It’s definitely close. I am excited to see how it plays out. Unfortunately, I think I am out of the top 5 at this point due to trusting Quintana (for the last time). I can’t complain though, I had a great first week and absolutely enjoyed this race. I even won a couple of stages and spent a few days in red. The sponsors should be happy as long as we finish strong.


----------



## KoroninK (Aug 9, 2010)

Haven't even tried to check my team from here. Hope it's doing alright.


----------



## PBL450 (Apr 12, 2014)

KoroninK said:


> Haven't even tried to check my team from here. Hope it's doing alright.


You are doing great K, hope you are OK and that you can get life back to normal soon. 

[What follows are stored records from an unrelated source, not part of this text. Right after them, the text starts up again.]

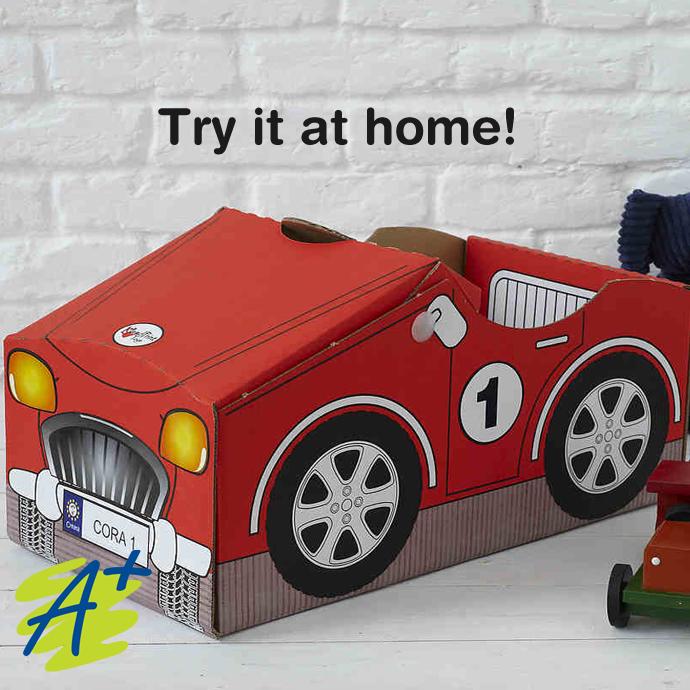 DIY-Box-Car.png
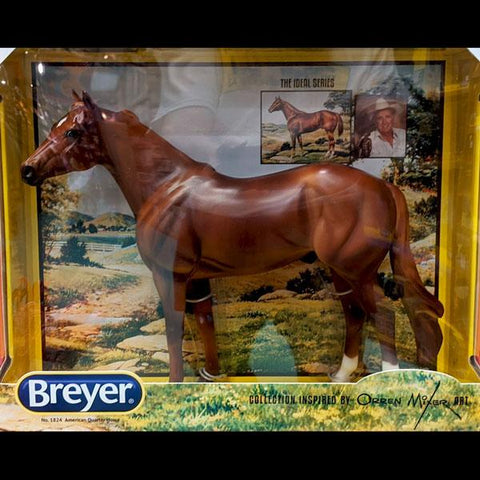 Breyer American Quarter Horse (The Ideal Series)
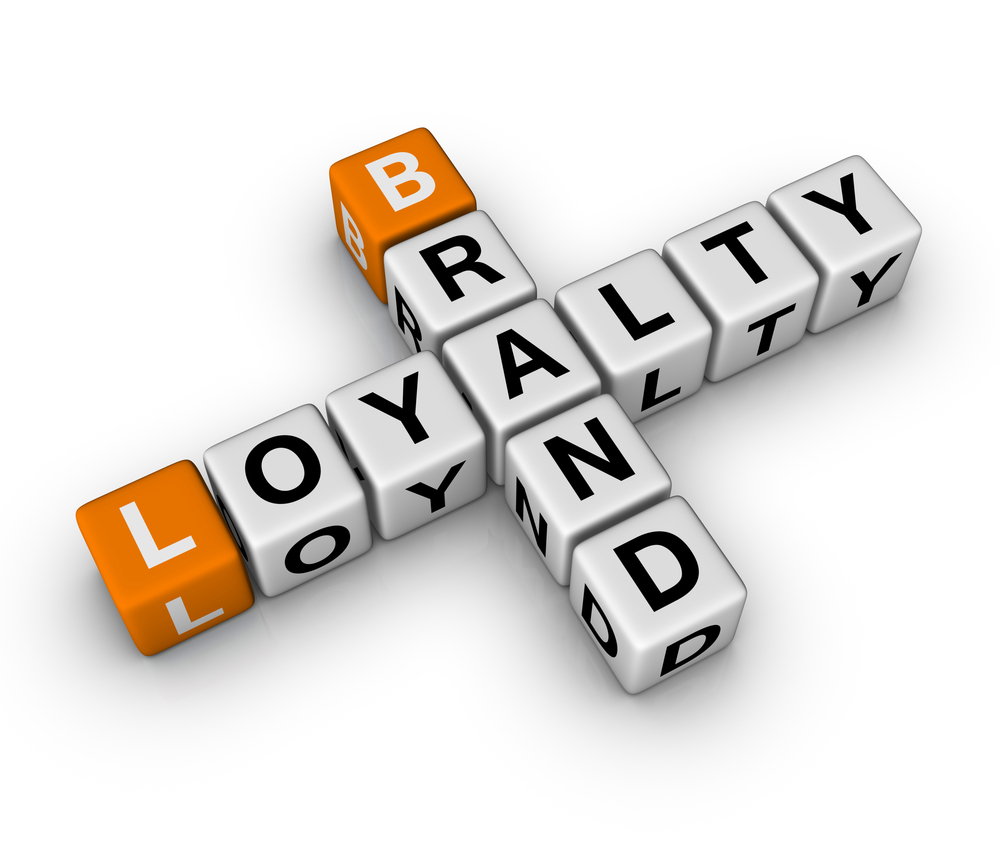 Long-Term Brand Loyalty Starts From Within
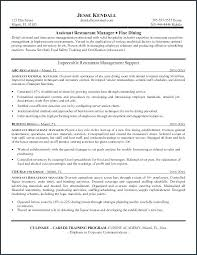 Sample Resume Business Operations Assistant Job Description Project Manager Marketing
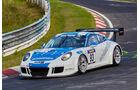 VLN 2015 - Nürburgring - Porsche 911 GT3 Cup - Startnummer #93 - SP7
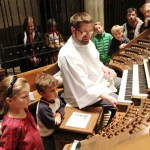 Basilica event gives people chance to sit 'At the Console'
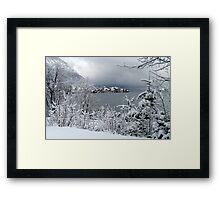 Town Walchensee II Framed Print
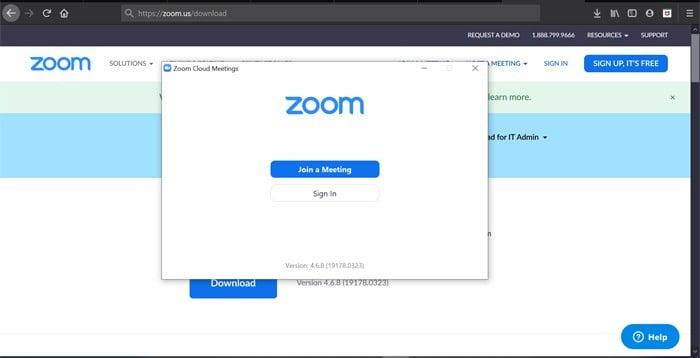 Cara Download dan Menggunakan Zoom di Laptop | Gadgetren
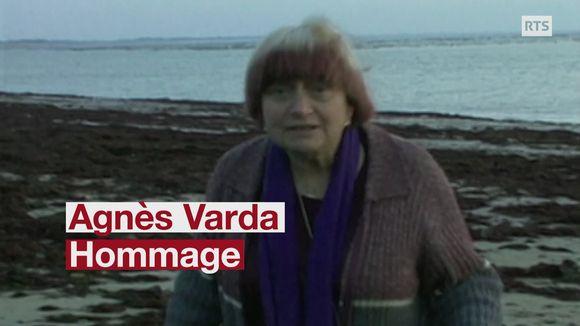 Hommage à la cinéaste française Agnès Varda, décédée à l'âge de 90 ans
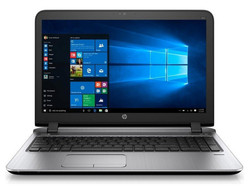 In review: HP ProBook 450 G4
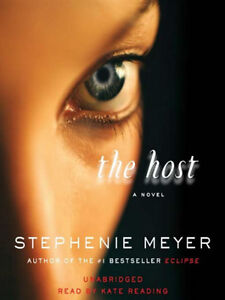 The Host by Stephanie Meyer Softcover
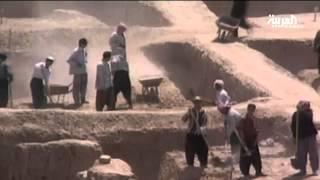 داعش يدمر مدينة نمرود الأثرية
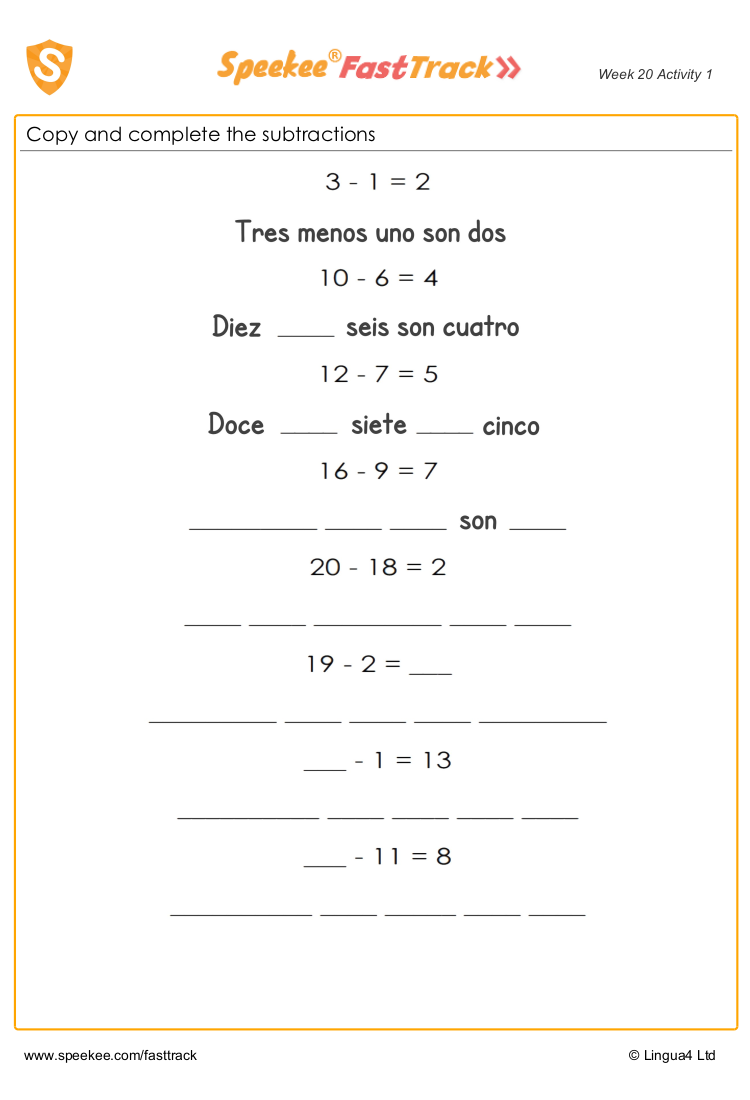 Addition in Spanish worksheet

RED LIZARD! Of course it is. Haha. You have picked the better team. Maybe the sprint has an impacrt, we will see, it’s a long shot.


----------



## KoroninK (Aug 9, 2010)

PBL450 said:


> You are doing great K, hope you are OK and that you can get life back to normal soon.
> 
> RED LIZARD! Of course it is. Haha. You have picked the better team. Maybe the sprint has an impacrt, we will see, it’s a long shot.


Thanks for the update. I'm ok. Stuck in a hotel in Charlotte at the moment. Hopefully it stops raining really soon at the coast so the flood waters drain back into the ocean quickly so they can open up the roads and we can get home. Hopefully the house isn't flooded. The street behind ours (which is lower than ours) is flooded. Our street is higher and our house is up a bit of an incline from the road. But i needs to stop raining.


----------



## PBL450 (Apr 12, 2014)

Cong4atulations Red Lizard on the win!! And Koronin on the podium! You came in 3rd K! Hope the house turns out to be OK... 

Thanks for getting us going Rashad and thanks to all for playing! 

It was a great race, one of the most fun to date... Red Lizard picked an amazing team! Crushed the mountains!


----------



## Rashadabd (Sep 17, 2011)

Congrats to all of you that played well. I definitely enjoyed it and hope we keep it going. Thanks for playing everyone!


----------



## redlizard (Jul 26, 2007)

PBL450 said:


> Cong4atulations Red Lizard on the win!! And Koronin on the podium! You came in 3rd K! Hope the house turns out to be OK...
> 
> Thanks for getting us going Rashad and thanks to all for playing!
> 
> It was a great race, one of the most fun to date... Red Lizard picked an amazing team! Crushed the mountains!


That was good fun and a squeaker of a finish! Any one of a hundred things in the last few days alone could have had things shake out very differently. Have to admit I was rooting hard against and hurling plenty of curses Van Poppel's way today.

Thanks, Rashad, gonna miss these over the next few months. They sure help me get to know riders at more than a casual level.


----------



## KoroninK (Aug 9, 2010)

pbl, thanks for the update. A podium is very nice, esp in a GT.

I do have a brief update on my house. From a local page a thread for our neighborhood. Someone posted they were walking their dogs on our street and it did not appear to have had any flood waters on it at all. That is very good news. Also several people said they got power back in the neighborhood today. So that is good. Now the problem is we can't get back due to all roads into the city are flooded. Hopefully we can get back by Wednesday. Regardless we may not have many options as we have to check out Wednesday morning and at least start heading back. If we have to get another hotel (closer to home hopefully anyway) it will be fun as we do have our 3 cats. Was not going to leave them behind.


----------



## KoroninK (Aug 9, 2010)

Congrats to the winner. Had fun with these this year.


----------